Table 1. The six families of unstructured business data this part covers, with a representative source and the typical business questions each one answers. Every row will reappear at least once across Chapters 13–22.
Data familyRepresentative sourceTypical question
Reviewsapp store, Yelp, TrustpilotWhat are customers complaining about?
Support ticketsinternal ticketing systemHow should this be routed; is it urgent?
Social postsTwitter / X, RedditHow is the brand being talked about right now?
Transcriptscall centre, sales callsDid the rep cover the required steps?
Documentscontracts, invoices, manualsWhat are the terms; what should be extracted?
Images / videoshelf, product, ad creativeWhat is shown; is it on-brand; is it defective?

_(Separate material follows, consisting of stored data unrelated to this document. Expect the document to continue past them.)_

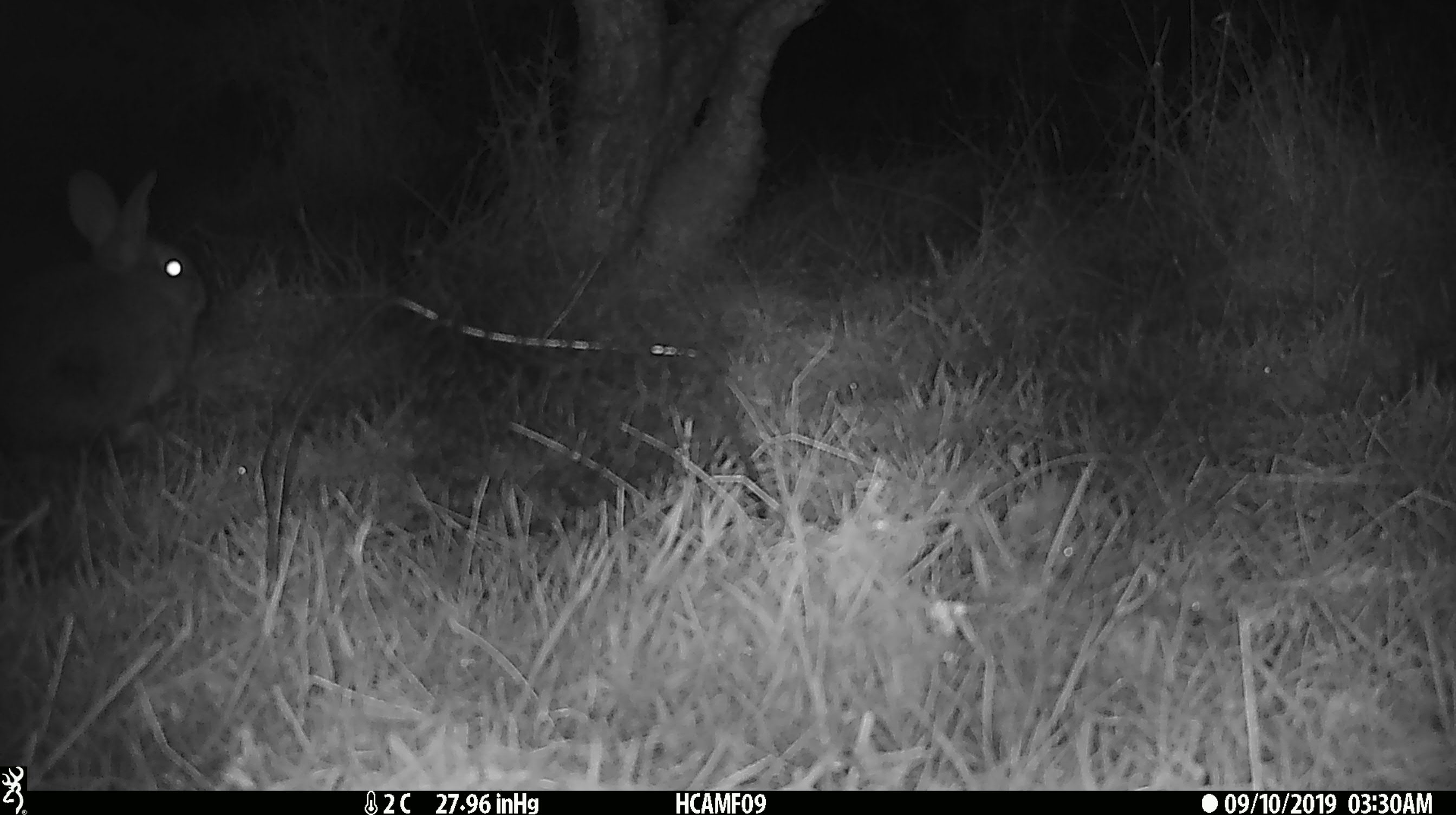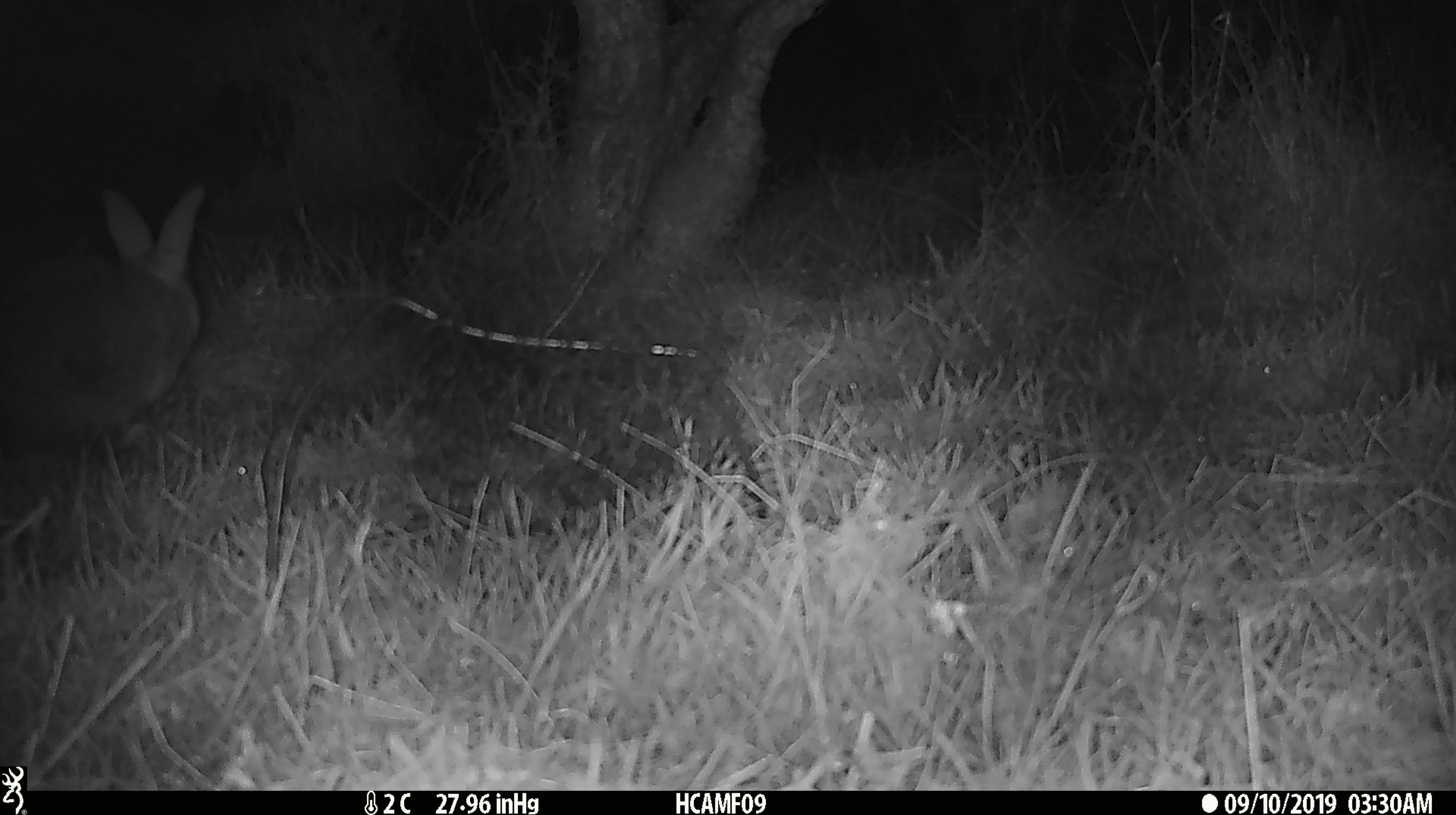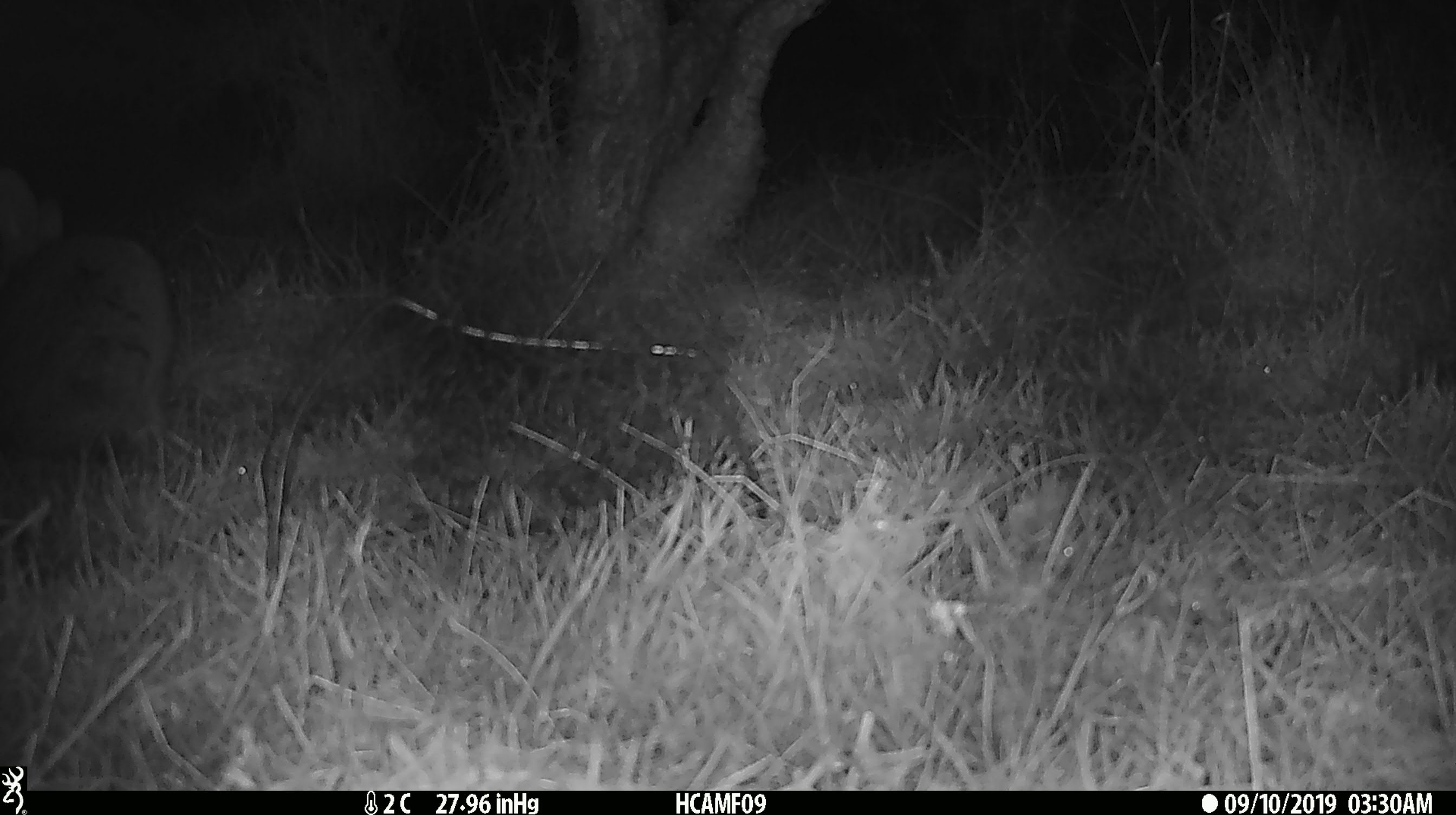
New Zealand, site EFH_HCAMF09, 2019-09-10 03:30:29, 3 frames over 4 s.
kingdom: Animalia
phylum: Chordata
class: Mammalia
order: Lagomorpha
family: Leporidae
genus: Oryctolagus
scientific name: Oryctolagus cuniculus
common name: european rabbit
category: rabbit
Rabbit (european rabbit) (Oryctolagus cuniculus).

Each family will get its own treatment. Reviews and tickets dominate Chapter 13. Documents enter in §15.3. Images and multimodal arrive in §15.2–§15.4. Transcripts and "anything in language" pull in across §14.4, §21, and §22.


The Representation Move

Every method in this part begins with the same move: turn the raw input into something a model can compute on.

For text:

  • Bag-of-words / TF-IDF. A document becomes a sparse vector of word counts. Cheap, transparent, the bedrock of §13.3–§13.5.
  • Embeddings. A document becomes a dense vector in a learned meaning space. The bridge from classical to modern (§19).
  • LLM measurement. A document is read by a language model that returns scores or labels on managerially defined constructs. The conceptual heart of the part (§14.4).

For images:

  • CNN features. An image becomes a hierarchy of edges → textures → object parts → objects (§15.2).
  • Image embeddings. An image becomes a vector in the same space as text — the basis for multimodal search (§15.4).

For documents:

  • OCR + layout. A scanned page becomes text plus spatial structure (§15.3).
  • Schema-driven extraction. A document plus a JSON schema becomes a set of validated fields (§16.2).

The representation determines which questions become askable. Bag-of-words can answer "which words are most overrepresented in negative reviews?" An embedding can answer "what are customers angry about, even if they don't use the word angry?" An LLM measurement can answer "do these customers feel betrayed?" These are three different questions, and they require three different representations.


Where This Part Is Going

The teaching arc has three turns:

  1. Classical NLP (Chapter 13). Tokens, TF-IDF, classification, sentiment, topics. The same supervised-vs-unsupervised distinction from Part IV, now on text. The chapter ends by mapping the gallery of cases where word counts fail.
  2. Embeddings and measured constructs (Chapter 14). Embeddings as a meaning space; semantic search; the bridge to perceptual maps from §11.2. The third article — GPT-as-measurement — is the conceptual heart of the part. It is where "the model measures the construct" replaces "we count proxies for the construct."
  3. RAG, vision, multimodal, LLMs, agents, governance (Chapters 15–22). The operational use of language models — answering from internal knowledge, reading documents and images, drafting actions, evaluating the whole pipeline.

The capstone (§16.5) integrates all of this into a single customer-voice loop that lives next to the customer intelligence loop from §12.4.